- [Required work]:
From the first line to the last, give the records again exactly.
____
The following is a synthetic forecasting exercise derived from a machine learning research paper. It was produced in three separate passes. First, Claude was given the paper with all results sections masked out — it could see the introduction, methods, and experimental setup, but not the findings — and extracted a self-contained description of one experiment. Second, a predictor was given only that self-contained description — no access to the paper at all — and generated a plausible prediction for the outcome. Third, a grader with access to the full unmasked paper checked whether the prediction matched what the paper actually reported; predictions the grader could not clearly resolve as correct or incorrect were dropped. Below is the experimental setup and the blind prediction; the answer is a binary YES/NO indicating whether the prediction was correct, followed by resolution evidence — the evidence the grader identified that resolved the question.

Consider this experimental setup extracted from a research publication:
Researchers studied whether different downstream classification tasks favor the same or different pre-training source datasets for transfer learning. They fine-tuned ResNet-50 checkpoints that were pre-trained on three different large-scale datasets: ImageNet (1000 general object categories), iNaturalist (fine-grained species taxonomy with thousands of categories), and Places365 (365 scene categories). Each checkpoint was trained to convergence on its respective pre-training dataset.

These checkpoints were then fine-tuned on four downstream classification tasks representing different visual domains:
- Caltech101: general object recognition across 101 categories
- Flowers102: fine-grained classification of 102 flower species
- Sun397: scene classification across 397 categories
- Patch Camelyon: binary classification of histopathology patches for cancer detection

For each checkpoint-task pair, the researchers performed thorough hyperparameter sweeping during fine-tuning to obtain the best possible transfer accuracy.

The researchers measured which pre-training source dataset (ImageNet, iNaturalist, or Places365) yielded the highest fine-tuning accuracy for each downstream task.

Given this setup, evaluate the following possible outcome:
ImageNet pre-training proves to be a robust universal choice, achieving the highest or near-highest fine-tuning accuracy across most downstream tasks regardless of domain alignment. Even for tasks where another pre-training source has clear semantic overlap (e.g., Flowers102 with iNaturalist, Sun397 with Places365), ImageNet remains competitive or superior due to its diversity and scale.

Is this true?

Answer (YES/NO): NO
____
- [Solution to this task]:
The following is a synthetic forecasting exercise derived from a machine learning research paper. It was produced in three separate passes. First, Claude was given the paper with all results sections masked out — it could see the introduction, methods, and experimental setup, but not the findings — and extracted a self-contained description of one experiment. Second, a predictor was given only that self-contained description — no access to the paper at all — and generated a plausible prediction for the outcome. Third, a grader with access to the full unmasked paper checked whether the prediction matched what the paper actually reported; predictions the grader could not clearly resolve as correct or incorrect were dropped. Below is the experimental setup and the blind prediction; the answer is a binary YES/NO indicating whether the prediction was correct, followed by resolution evidence — the evidence the grader identified that resolved the question.

Consider this experimental setup extracted from a research publication:
Researchers studied whether different downstream classification tasks favor the same or different pre-training source datasets for transfer learning. They fine-tuned ResNet-50 checkpoints that were pre-trained on three different large-scale datasets: ImageNet (1000 general object categories), iNaturalist (fine-grained species taxonomy with thousands of categories), and Places365 (365 scene categories). Each checkpoint was trained to convergence on its respective pre-training dataset.

These checkpoints were then fine-tuned on four downstream classification tasks representing different visual domains:
- Caltech101: general object recognition across 101 categories
- Flowers102: fine-grained classification of 102 flower species
- Sun397: scene classification across 397 categories
- Patch Camelyon: binary classification of histopathology patches for cancer detection

For each checkpoint-task pair, the researchers performed thorough hyperparameter sweeping during fine-tuning to obtain the best possible transfer accuracy.

The researchers measured which pre-training source dataset (ImageNet, iNaturalist, or Places365) yielded the highest fine-tuning accuracy for each downstream task.

Given this setup, evaluate the following possible outcome:
ImageNet pre-training proves to be a robust universal choice, achieving the highest or near-highest fine-tuning accuracy across most downstream tasks regardless of domain alignment. Even for tasks where another pre-training source has clear semantic overlap (e.g., Flowers102 with iNaturalist, Sun397 with Places365), ImageNet remains competitive or superior due to its diversity and scale.

Is this true?

Answer (YES/NO): NO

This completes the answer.